The chosen elements in the present thesis are arranged according to increasing atomic numbers are: Co, Se, Zr, Nb, Mo, Tc, Te, Eu and Hf. These elements present in different groups in the periodic table of elements, consequently they have different oxidation states. The studies have been carried out on ions of the most stable oxidation state, i.e. Co(II), Eu(III), Se(IV), Te(IV), Zr(IV), Hf(IV), Nb(V), Mo(VI) and Tc(VII).
The separation studies have been carried out on couples of elements, either because of their close chemical similarity since they belong to the same group of the periodic table (e.g. Zr&Hf, Se&Te) or because they are neighbors in the same period, like some transition elements (Zr&Nb, Mo&Tc), in addition to some couples related to each other as mother-daughter radioactive isotopes like 99Mo-99mTc and 95Zr-95Nb. In the case of Co and Eu, they have been studied together from the point of view of the nature of nuclear radiation emitted from some of their radioactive isotopes such as 60Co and 152+154Eu, respectively. These isotopes emit γ-radiation of high energy and intensity in addition to their long half-lives.

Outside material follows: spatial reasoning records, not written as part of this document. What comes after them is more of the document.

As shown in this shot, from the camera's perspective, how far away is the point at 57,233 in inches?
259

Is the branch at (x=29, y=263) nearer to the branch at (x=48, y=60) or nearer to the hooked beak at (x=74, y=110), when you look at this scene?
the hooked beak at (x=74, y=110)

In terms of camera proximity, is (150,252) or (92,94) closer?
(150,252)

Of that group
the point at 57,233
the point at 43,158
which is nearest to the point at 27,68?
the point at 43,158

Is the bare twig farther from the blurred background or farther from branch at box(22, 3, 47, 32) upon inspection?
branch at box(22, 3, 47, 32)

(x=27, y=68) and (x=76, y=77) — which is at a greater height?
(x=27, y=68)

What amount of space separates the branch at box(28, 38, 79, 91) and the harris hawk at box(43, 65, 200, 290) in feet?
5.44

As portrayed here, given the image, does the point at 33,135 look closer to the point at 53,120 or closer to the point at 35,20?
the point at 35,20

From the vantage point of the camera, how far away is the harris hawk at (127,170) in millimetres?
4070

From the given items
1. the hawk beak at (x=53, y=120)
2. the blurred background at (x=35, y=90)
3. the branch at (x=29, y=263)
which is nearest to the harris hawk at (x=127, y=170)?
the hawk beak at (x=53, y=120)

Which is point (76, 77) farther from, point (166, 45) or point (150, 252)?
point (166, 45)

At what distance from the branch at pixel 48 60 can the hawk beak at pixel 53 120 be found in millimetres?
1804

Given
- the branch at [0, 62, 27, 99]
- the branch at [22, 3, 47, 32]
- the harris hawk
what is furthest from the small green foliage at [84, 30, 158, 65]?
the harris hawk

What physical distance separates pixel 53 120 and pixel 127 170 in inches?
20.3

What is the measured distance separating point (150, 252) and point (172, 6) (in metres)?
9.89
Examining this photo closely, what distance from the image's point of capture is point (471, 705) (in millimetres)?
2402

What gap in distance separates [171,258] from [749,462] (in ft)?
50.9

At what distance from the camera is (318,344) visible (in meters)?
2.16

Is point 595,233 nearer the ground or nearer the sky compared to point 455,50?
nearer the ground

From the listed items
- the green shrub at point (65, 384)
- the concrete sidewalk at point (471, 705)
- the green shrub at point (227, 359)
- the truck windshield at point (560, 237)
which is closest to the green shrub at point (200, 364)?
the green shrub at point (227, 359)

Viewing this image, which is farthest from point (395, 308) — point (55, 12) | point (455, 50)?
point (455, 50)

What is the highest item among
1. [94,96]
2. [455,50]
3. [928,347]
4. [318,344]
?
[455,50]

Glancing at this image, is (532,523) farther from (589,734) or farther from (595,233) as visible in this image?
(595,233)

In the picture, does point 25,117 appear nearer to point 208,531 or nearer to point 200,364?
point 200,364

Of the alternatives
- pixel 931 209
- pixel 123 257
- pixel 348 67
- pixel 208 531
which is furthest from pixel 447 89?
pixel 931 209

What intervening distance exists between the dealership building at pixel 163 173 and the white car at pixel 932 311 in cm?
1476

Adsorptions on inorganic and organic ion exchangers, solvent extraction with organic extractants and extraction chromatography have been applied in the present study. Adsorption mechanisms on the prepared inorganic ion exchanger and conventional organic resins are compared. It is proved that the prepared inorganic ion exchanger (CeW) can act as an anion exchanger beside its known cation exchange character, i.e. it has amphoteric character. Diffusion coefficient was calculated in some cases. Some important separation alternatives for the studied elements have been achieved using the chosen techniques, as well as concentration of radioisotopes from large volume of aqueous solutions on small columns.